For almost seven weeks now, Antigone had formed part of Lord Keith's advance division, cruising ceaselessly between the Varne Bank and Cap Gris Nez, one of several frigates and sixty-fours that Keith kept in support of the small fry in the shallower water to the east. Cutters, luggers, sloops and gun-brigs, with a few bomb-vessels, kept up a constant pressure on the attempts by the French army to practise embarkation. Drinkwater knew the little clashes between the advance forces of the two protagonists were short, sharp and murderous. His disfigured shoulder was proof of that.

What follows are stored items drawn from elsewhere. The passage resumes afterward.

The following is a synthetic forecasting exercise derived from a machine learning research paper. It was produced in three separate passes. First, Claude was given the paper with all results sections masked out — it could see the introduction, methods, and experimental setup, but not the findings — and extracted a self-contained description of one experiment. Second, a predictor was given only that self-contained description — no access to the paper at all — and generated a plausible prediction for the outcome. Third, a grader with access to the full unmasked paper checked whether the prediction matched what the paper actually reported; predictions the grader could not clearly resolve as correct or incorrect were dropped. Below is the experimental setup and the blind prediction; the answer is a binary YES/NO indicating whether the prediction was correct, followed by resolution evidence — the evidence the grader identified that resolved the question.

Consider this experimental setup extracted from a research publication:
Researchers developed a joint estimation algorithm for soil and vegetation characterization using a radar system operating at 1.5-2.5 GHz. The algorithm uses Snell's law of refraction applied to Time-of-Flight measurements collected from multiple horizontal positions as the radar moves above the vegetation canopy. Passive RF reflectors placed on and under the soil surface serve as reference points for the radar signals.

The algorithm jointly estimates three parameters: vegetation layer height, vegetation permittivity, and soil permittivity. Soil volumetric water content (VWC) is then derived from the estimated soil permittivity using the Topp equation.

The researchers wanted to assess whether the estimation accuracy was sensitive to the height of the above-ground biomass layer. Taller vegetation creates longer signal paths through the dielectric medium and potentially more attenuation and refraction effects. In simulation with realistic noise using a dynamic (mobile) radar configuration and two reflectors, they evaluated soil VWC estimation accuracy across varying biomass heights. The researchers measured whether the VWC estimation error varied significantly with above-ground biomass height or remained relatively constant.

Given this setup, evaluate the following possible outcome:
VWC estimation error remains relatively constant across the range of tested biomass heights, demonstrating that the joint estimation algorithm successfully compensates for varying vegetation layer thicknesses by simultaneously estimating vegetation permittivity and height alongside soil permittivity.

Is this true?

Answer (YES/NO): YES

Having frequently stood close inshore at high water, Drinkwater had seen that the invasion flotilla consisted of craft other than the chaloupes and péniches with which he was already familiar. There were some large prames, great barges, one hundred feet long and capable of carrying over a hundred and fifty men. A simple elevation of the telescope to the green hills surrounding Boulogne was enough to convince Drinkwater that he had been right in expressing his fears to Pitt. Line after line of tents spread across the rolling countryside. Everywhere the bright colours of soldiers in formation, little squares, lozenges, lines and rectangles, all tipped with the brilliant reflections of sunlight from bayonets, moved under the direction of their drill-masters. Occasionally squadrons of cavalry were to be seen moving; wheeling and changing from line to column and back to line again. Drinkwater was touched by the fascination of it all. Beside him Frey would sit with his box of water-colours, annoyed and impatient with himself that he could not do justice to the magnificence of the scene.